The researchers studied 5,370 adolescents or young adults (aged between 13 and 18 years). Either one or both parents of the teenagers participated in a survey.

"This study showed that both maternal chronic pain and paternal chronic pain are associated with chronic nonspecific pain and especially with chronic multisite pain in adolescents and young adults. Moreover, we found a substantial increase in pain among offspring for whom both parents reported chronic pain," the authors note.

While a mother suffering from chronic pain was associated with chronic nonspecific pain and chronic multisite pain in adolescents and young adults, paternal chronic pain was associated with increased odds of pain in the children.

The study reveals that the odds of chronic nonspecific pain and chronic multisite pain in teenaged children increased when both parents reported pain. However, the differences in family structure affected the findings of the study.

Apparently, adolescents who lived primarily with their mothers (who suffered chronic pain) were more likely to suffer chronic nonspecific pain and chronic multisite pain. But no such specific link could be established for paternal pain.

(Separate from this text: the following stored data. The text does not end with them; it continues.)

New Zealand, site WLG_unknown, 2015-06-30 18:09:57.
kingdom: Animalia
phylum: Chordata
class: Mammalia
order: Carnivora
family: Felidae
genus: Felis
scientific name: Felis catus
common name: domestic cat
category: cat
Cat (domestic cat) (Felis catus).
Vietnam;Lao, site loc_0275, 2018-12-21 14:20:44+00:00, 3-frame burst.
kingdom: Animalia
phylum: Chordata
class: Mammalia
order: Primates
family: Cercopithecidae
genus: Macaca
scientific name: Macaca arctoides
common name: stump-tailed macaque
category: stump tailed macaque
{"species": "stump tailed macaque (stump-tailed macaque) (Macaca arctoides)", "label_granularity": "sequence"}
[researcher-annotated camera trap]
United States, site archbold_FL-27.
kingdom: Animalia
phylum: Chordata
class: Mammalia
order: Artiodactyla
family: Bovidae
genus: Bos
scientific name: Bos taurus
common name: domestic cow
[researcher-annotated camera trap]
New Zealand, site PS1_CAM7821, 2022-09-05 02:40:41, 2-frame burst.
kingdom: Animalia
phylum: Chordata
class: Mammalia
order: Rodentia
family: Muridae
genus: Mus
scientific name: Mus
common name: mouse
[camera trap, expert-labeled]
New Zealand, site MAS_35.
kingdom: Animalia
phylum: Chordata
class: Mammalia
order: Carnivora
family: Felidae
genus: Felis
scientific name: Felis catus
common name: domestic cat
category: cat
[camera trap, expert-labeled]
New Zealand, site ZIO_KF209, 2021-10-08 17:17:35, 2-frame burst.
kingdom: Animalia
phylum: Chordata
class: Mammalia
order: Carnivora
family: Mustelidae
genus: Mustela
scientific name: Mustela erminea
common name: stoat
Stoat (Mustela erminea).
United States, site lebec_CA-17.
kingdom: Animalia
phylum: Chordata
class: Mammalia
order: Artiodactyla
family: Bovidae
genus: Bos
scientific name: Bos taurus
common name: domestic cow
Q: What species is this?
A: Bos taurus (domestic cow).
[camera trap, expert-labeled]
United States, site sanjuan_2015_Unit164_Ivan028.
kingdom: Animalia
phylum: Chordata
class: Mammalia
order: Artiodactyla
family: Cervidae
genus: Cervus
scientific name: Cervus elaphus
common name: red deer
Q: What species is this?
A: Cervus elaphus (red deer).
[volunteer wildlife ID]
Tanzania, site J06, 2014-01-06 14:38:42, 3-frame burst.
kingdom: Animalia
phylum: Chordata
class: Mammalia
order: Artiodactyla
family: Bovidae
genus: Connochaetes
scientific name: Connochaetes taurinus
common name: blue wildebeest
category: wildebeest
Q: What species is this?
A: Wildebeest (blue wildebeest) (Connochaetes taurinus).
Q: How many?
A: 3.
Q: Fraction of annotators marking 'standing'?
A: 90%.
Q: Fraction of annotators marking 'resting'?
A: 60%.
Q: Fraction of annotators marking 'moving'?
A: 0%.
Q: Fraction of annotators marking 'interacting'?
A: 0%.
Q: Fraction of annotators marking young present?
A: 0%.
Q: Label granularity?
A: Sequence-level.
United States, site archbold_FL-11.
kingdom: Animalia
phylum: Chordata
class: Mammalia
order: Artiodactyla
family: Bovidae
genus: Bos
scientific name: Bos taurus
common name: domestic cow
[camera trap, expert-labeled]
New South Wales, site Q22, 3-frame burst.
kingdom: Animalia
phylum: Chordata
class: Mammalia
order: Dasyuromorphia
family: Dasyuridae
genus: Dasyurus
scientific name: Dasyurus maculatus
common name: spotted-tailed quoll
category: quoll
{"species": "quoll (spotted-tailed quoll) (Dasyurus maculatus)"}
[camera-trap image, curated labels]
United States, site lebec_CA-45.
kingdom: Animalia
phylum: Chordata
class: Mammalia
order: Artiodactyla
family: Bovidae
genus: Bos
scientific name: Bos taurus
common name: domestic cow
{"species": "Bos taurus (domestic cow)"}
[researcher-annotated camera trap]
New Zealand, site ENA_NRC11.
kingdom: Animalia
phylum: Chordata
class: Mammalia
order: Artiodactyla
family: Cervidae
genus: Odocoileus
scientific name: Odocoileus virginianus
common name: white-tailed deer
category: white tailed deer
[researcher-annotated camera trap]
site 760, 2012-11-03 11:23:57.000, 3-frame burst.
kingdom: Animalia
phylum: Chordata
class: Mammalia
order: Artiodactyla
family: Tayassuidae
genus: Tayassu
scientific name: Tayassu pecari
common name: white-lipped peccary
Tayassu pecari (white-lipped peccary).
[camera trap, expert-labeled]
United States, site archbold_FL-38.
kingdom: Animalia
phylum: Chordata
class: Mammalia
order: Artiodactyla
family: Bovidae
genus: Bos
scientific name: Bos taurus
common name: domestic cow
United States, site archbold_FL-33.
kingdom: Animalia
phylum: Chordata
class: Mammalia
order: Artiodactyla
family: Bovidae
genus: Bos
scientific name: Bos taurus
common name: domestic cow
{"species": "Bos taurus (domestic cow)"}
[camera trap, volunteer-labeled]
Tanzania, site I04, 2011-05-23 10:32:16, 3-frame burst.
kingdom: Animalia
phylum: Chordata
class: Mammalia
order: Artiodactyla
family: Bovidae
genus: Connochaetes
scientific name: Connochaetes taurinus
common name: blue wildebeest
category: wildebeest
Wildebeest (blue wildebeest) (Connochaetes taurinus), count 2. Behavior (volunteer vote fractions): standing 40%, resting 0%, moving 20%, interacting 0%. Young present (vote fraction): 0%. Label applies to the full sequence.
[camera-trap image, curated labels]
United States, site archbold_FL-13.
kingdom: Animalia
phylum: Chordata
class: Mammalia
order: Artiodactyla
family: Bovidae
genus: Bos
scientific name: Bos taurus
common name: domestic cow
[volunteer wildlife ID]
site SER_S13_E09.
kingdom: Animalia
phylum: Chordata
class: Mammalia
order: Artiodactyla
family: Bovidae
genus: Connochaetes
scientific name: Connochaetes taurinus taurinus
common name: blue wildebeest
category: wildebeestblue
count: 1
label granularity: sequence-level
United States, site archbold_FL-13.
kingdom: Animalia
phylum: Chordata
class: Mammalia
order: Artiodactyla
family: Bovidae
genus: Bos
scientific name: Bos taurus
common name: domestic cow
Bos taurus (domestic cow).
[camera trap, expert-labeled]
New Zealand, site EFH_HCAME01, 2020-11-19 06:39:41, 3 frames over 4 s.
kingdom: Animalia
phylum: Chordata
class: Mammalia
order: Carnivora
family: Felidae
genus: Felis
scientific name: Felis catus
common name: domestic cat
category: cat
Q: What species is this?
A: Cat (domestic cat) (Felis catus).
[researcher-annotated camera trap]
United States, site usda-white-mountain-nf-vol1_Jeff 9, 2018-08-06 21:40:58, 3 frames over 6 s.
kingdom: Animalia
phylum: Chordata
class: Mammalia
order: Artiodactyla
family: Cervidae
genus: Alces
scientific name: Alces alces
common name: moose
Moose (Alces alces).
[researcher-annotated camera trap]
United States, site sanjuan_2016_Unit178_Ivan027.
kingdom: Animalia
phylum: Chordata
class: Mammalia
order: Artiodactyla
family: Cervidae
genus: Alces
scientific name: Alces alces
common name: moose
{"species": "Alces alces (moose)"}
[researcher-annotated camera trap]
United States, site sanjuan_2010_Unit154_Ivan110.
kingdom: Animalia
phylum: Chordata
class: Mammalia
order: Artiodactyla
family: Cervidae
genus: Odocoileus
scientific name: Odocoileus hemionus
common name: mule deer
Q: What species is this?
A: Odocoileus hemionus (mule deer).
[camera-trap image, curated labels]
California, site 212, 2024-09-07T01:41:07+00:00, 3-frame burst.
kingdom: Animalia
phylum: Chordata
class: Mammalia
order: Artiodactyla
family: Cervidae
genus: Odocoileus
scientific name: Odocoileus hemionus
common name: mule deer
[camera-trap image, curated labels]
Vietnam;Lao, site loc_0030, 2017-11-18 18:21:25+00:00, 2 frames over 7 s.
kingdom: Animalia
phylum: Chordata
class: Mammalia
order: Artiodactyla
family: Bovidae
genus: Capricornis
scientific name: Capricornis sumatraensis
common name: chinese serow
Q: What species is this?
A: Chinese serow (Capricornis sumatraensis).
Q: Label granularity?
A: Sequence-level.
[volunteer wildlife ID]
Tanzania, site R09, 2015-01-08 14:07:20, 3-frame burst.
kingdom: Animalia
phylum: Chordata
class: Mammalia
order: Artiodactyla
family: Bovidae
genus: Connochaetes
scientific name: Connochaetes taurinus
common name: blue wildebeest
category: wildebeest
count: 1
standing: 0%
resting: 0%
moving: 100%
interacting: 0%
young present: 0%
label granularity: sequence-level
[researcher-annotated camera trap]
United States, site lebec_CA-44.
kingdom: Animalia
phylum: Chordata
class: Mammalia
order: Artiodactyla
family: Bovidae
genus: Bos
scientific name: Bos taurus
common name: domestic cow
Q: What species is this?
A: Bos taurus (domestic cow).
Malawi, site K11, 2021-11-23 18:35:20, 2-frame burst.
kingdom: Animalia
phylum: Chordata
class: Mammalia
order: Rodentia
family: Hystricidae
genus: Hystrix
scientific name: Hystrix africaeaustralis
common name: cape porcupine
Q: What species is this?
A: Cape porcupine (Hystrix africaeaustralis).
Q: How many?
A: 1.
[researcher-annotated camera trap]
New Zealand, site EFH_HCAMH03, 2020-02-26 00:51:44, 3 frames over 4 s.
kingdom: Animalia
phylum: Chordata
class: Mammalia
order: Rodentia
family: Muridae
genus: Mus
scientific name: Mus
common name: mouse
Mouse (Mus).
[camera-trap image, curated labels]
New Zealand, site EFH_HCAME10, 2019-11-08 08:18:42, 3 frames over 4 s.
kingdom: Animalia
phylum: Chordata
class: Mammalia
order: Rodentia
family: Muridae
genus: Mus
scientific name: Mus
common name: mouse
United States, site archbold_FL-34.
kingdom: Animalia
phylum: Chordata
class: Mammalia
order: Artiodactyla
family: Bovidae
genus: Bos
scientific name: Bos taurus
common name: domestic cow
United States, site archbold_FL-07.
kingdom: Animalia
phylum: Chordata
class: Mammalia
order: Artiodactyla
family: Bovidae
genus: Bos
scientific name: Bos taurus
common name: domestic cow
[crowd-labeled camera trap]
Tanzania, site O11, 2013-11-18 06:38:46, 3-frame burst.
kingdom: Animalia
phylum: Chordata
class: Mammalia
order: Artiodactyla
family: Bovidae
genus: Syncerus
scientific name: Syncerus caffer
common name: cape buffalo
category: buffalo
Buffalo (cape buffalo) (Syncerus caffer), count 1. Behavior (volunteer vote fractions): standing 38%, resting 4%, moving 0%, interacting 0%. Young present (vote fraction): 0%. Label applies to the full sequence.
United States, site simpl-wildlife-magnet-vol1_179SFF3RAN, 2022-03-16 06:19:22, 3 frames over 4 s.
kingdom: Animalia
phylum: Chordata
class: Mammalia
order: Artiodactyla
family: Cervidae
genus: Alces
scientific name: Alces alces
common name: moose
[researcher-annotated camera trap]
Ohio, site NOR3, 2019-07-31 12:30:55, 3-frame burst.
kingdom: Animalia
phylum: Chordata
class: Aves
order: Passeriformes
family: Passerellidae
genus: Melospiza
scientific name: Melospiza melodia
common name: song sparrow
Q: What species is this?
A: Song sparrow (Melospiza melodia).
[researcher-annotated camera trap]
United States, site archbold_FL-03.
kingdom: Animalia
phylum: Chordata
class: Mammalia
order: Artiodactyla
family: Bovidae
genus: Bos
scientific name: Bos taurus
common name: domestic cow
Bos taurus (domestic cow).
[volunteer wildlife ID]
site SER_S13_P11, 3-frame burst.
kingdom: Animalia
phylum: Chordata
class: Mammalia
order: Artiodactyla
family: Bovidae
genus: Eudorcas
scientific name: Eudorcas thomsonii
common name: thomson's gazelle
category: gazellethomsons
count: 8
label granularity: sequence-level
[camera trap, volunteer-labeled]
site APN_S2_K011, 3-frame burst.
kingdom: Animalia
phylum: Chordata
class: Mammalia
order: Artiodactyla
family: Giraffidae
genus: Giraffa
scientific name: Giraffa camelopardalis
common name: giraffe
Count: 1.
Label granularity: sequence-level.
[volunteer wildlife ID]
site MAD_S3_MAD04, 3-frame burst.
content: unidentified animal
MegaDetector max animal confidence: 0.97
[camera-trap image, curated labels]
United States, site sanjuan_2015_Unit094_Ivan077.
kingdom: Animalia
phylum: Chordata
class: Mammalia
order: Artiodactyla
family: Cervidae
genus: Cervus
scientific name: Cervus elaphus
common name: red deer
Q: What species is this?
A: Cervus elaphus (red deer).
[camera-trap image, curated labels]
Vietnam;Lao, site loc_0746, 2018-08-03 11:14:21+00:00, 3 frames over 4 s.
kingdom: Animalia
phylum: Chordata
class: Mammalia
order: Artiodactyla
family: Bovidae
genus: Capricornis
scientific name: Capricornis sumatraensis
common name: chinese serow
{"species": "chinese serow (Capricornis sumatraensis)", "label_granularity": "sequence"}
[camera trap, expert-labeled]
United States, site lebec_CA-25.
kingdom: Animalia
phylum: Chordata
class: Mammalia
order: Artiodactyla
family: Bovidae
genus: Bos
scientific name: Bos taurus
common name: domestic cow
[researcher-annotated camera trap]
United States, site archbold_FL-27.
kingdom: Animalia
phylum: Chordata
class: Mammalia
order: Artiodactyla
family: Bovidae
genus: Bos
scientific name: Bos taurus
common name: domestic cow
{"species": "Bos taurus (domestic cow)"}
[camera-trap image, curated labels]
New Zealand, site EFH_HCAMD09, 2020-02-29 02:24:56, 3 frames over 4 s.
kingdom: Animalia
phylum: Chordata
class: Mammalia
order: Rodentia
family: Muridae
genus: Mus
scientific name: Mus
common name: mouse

"In summary, parental chronic pain is associated with adolescent and young adult chronic nonspecific pain and especially chronic multisite pain and suggests a strong relationship between chronic pain in the parent and offspring living together, indicating that family pain models and shared environmental factors are important in the origin of chronic pain," the authors conclude.

In an editorial, Tonya M. Palermo, Ph.D., and Amy Lewandowski Holley, Ph.D., of the University of Washington and Seattle Children's Hospital Research Institute, Washington, write: "A key question pertinent to the study by Hoftun and colleagues concerns the level of pain-related functional impairment experienced by adolescents (and parents) in the sample. Pain and disability can vary considerably among children with pain, and, therefore, the assessment of functional impairment is important in order to define the severity and impact of pediatric chronic pain."

"A focus on the development of family and parent interventions for youths with chronic pain should be a research priority. To date, there has been limited development of intervention content directed at other aspects of the family environment, such as parent modeling or family conflict," the authors continue.

"Based on the findings of Hoftun and colleagues, the development and testing of interventions that provide instruction to parents in modifying their own response to their chronic pain (e.g., modeling) will be an important next step," they conclude.

The study was published Online First by Archives of Pediatrics & Adolescent Medicine.